WHAT NEEDS TO BE DONE>
Where the material below has a line containing "no puede ser", start repeating exactly, and keep going through the line containing "Sigue avanzando hacia", with no other lines.

###

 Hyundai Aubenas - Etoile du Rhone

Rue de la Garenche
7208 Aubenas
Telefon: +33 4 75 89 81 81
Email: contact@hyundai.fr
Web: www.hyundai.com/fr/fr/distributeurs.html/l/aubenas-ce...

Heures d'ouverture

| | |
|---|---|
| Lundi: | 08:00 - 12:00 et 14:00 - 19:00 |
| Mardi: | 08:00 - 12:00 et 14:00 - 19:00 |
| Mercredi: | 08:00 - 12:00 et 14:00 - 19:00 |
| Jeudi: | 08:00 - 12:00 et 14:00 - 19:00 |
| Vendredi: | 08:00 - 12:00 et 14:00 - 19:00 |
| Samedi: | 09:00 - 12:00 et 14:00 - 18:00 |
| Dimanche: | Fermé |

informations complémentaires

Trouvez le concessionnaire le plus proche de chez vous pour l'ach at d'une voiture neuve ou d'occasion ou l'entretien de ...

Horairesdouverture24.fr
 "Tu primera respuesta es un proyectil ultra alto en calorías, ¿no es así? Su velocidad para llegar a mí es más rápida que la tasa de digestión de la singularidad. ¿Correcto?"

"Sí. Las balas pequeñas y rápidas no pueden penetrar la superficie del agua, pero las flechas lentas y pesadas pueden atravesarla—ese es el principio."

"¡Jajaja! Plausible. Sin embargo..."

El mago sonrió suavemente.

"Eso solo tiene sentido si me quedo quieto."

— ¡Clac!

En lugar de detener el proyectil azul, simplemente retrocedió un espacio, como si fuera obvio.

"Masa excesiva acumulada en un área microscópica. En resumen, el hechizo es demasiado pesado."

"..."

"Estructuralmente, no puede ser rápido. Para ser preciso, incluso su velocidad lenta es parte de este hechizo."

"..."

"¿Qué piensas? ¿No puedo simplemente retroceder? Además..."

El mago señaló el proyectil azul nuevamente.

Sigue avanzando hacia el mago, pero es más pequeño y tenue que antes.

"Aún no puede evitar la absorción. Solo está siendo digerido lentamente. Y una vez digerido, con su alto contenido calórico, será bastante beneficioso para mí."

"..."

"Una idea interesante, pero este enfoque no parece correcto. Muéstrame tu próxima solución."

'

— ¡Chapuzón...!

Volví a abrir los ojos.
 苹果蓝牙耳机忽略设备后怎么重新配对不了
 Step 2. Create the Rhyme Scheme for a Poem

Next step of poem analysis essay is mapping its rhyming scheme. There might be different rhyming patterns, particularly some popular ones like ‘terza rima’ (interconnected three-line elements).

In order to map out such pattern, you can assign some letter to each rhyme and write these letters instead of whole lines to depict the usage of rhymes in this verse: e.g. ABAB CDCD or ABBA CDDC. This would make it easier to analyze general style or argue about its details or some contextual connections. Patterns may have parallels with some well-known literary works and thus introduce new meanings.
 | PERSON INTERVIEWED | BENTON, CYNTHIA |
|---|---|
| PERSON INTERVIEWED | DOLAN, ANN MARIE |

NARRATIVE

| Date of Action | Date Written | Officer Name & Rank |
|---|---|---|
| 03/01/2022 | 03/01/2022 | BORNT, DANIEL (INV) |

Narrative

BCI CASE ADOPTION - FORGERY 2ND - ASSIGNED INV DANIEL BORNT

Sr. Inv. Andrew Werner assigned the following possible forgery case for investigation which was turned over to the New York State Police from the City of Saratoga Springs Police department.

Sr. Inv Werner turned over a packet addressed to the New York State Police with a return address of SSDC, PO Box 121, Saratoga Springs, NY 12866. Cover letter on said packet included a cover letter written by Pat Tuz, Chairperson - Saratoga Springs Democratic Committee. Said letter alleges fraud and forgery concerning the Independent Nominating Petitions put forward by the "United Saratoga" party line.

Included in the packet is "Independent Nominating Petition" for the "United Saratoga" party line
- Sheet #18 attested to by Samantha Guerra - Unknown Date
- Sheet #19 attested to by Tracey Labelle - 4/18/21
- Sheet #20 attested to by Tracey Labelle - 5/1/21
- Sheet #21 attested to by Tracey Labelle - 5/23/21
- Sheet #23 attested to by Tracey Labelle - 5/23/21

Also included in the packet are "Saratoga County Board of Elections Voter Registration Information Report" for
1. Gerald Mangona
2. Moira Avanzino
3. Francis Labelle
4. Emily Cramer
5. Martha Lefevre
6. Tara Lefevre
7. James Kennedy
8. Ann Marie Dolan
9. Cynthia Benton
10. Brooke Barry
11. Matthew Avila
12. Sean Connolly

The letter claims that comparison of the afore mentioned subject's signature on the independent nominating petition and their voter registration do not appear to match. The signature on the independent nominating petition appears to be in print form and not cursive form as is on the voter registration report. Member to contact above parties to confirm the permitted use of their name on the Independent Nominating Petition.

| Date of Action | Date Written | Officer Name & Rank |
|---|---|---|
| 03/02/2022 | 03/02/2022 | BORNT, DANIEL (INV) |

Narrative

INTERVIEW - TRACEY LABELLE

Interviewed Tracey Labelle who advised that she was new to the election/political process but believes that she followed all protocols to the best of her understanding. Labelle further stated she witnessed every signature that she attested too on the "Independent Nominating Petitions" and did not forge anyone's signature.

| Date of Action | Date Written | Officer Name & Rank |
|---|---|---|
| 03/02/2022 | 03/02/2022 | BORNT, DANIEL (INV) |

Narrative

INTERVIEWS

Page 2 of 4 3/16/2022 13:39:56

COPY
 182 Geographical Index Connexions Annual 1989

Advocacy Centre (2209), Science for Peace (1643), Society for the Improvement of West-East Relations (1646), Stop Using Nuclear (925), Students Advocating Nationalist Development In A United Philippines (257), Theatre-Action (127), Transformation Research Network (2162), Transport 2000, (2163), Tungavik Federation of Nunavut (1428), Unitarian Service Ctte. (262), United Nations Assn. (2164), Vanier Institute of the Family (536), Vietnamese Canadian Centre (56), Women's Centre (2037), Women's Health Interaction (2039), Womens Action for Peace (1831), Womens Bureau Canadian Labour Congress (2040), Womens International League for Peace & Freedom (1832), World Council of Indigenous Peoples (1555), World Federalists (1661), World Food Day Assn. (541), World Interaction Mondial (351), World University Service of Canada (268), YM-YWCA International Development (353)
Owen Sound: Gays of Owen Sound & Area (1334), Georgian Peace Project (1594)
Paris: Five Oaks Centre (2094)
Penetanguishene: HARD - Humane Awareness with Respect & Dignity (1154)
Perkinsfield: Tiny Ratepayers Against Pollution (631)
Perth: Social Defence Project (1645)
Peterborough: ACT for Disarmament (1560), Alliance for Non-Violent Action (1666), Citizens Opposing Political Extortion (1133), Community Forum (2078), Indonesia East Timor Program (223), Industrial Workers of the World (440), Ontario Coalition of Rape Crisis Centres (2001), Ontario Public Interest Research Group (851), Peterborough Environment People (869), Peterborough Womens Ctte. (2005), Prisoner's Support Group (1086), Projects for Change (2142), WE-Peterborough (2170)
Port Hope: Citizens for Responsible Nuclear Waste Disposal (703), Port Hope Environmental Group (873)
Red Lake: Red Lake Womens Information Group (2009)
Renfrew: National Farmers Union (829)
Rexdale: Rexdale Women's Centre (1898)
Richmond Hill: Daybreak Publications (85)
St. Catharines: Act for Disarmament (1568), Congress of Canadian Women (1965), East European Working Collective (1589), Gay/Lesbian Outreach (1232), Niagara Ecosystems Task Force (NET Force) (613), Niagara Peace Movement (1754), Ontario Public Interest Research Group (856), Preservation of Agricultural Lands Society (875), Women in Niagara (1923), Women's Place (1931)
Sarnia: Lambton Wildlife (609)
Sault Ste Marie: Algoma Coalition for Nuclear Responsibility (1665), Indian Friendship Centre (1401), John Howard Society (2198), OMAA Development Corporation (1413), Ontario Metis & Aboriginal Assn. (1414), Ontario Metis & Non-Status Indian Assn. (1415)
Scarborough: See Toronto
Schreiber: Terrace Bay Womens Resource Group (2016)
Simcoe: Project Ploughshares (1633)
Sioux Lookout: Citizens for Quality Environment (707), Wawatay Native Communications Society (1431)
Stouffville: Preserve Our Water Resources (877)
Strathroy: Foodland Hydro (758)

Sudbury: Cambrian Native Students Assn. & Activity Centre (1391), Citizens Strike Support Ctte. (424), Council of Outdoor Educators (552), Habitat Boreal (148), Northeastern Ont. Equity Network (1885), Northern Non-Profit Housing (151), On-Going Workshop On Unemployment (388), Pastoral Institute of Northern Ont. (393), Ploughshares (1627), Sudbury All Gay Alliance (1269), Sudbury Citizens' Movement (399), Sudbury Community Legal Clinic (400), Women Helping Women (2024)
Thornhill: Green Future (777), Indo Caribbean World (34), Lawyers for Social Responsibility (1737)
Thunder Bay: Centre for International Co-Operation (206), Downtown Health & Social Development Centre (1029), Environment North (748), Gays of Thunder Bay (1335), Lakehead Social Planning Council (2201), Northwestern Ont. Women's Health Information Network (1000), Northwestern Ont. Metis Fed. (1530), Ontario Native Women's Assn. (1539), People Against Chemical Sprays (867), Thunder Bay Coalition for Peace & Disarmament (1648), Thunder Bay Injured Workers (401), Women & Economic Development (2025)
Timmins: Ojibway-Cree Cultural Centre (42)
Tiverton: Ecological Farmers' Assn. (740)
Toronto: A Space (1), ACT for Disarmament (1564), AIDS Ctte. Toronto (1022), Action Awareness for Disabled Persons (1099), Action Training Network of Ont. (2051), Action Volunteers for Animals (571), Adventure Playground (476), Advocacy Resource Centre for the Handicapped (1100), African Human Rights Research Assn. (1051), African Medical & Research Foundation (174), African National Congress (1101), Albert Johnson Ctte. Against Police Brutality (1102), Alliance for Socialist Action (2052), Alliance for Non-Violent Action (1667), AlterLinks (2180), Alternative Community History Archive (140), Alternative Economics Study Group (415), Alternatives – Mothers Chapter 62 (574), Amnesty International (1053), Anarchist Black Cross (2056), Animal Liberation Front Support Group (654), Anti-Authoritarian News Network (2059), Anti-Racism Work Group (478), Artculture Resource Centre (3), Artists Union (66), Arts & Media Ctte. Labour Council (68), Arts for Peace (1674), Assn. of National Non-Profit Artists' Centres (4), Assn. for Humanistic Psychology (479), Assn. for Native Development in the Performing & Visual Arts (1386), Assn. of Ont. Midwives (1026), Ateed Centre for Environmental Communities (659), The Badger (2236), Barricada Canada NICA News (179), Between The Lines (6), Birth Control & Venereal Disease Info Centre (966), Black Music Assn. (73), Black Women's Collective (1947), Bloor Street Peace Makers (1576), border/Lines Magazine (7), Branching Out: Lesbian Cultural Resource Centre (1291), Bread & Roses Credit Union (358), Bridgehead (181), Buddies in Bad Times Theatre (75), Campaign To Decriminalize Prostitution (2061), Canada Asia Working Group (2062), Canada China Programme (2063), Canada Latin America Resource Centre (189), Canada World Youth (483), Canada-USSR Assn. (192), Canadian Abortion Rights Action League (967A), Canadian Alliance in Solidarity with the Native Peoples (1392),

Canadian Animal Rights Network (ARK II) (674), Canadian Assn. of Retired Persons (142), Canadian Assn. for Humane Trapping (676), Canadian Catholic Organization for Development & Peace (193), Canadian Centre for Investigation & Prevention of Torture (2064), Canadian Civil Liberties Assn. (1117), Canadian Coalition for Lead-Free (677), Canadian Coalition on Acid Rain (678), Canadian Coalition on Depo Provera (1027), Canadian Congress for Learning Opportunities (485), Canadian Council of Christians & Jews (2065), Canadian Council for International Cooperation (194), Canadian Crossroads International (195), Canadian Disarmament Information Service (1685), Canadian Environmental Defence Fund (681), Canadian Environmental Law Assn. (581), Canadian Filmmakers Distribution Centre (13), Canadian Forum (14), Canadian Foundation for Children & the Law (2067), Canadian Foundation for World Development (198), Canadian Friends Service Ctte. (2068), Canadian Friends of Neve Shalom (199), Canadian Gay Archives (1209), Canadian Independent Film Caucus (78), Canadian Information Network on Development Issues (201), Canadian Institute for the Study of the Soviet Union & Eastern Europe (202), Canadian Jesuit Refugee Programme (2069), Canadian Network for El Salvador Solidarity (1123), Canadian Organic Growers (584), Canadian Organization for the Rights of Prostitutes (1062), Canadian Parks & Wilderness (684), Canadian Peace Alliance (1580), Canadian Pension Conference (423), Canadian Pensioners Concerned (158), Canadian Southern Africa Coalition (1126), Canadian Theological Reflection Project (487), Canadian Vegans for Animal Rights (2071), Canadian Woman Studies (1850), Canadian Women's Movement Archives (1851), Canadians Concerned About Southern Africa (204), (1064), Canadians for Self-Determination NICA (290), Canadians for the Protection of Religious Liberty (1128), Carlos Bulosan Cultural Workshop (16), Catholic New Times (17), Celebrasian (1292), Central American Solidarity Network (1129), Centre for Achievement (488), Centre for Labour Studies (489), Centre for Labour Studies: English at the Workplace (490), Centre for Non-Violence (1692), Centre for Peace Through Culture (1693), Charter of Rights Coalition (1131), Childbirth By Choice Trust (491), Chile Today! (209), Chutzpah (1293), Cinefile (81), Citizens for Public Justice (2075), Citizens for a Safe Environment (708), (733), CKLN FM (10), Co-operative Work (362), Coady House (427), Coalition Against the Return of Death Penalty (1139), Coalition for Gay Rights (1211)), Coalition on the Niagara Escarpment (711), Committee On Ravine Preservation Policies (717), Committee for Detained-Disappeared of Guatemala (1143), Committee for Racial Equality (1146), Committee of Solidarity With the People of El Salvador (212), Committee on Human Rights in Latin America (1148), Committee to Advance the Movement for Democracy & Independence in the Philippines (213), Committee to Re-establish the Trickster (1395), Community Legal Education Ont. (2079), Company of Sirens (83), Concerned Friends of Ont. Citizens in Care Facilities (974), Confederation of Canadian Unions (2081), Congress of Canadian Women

###

EXERCISE OUTPUT>
"Estructuralmente, no puede ser rápido. Para ser preciso, incluso su velocidad lenta es parte de este hechizo."

"..."

"¿Qué piensas? ¿No puedo simplemente retroceder? Además..."

El mago señaló el proyectil azul nuevamente.

Sigue avanzando hacia el mago, pero es más pequeño y tenue que antes.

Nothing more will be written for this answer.